Les explications de la FMAFE…
A la Fédération marocaine des acteurs de la filière élevage (FMAFE), on souligne que les importateurs membres de cette fédération auraient été victimes d’informations erronées sur les raisons de la hausse des prix. Ce qu’il faut savoir, déclare le Président de cette Fédération, Mohamed Jabli, «c’est que les prix sont élevés sur le marché international. Les ovins que nous avons d’ailleurs importés dernièrement de l’Espagne ont coûté 120 dirhams au kilogramme».
Après l’annulation du sacrifice, il y a eu certes une diminution des prix, affirme-t-il. Mais, poursuit-il, «notre crainte c’est que les importations d’ovins vont s’arrêter, alors que nous n’avons pas encore un cheptel de reproduction stable avec lequel nous arriverions à satisfaire la demande nationale. C’est d’ailleurs cette situation qui a conduit à l’importation d’ovins et de bovins depuis déjà cinq ans pour mieux approvisionner le marché national, ajoute la même source.
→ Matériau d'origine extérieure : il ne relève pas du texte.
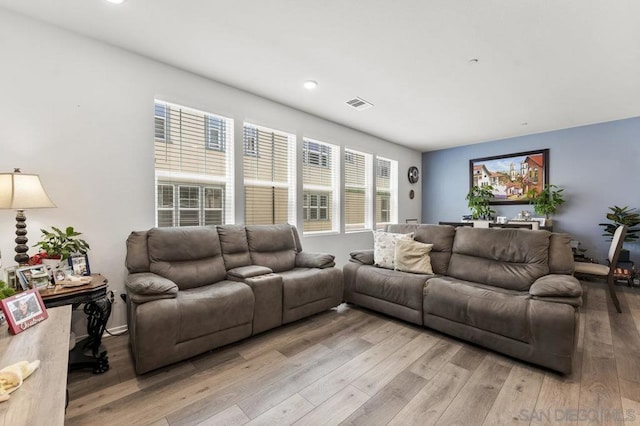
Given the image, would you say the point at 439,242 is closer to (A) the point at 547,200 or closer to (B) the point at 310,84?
(B) the point at 310,84

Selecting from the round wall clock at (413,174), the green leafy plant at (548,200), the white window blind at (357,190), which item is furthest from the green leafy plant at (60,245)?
the green leafy plant at (548,200)

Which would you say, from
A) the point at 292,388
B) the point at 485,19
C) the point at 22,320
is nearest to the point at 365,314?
the point at 292,388

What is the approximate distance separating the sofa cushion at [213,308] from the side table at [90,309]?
518 mm

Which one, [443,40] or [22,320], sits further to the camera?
[443,40]

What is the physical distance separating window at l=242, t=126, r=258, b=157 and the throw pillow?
195 cm

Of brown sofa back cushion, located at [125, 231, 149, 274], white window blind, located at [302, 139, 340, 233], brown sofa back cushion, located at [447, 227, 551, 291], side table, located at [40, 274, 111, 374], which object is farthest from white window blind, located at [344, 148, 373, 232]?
side table, located at [40, 274, 111, 374]

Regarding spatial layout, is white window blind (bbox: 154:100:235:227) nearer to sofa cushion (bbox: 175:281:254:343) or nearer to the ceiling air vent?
sofa cushion (bbox: 175:281:254:343)

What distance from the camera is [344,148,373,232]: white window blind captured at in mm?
4902

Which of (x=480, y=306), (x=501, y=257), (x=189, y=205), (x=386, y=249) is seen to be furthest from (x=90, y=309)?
(x=501, y=257)

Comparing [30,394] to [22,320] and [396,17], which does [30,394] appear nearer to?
[22,320]

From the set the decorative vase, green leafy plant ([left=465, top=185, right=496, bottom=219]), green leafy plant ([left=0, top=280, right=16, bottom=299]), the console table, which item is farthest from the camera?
green leafy plant ([left=465, top=185, right=496, bottom=219])

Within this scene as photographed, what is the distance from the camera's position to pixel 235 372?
1.99m

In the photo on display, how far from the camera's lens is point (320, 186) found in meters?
4.47

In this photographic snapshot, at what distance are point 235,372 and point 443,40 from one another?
10.3ft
Pour le président de la FMAFE, la crainte c’est qu’après deux ou trois mois, il y ait exploitation du stock d’ovins qu’il y a encore aujourd’hui. «Les éleveurs vont préférer écouler la viande et les têtes dont ils disposent sur le marché, même à un prix bas, puisque le rite sacrificiel a été annulé. On ne trouvera plus des ovins sur le marché, et donc les prix vont encore augmenter», explique-t-il, soulignant que des mesures d’accompagnement doivent être mises en place en faveur des éleveurs ayant préparé leurs cheptels pour l’Aïd, afin de leur permettre de compenser les pertes prévues.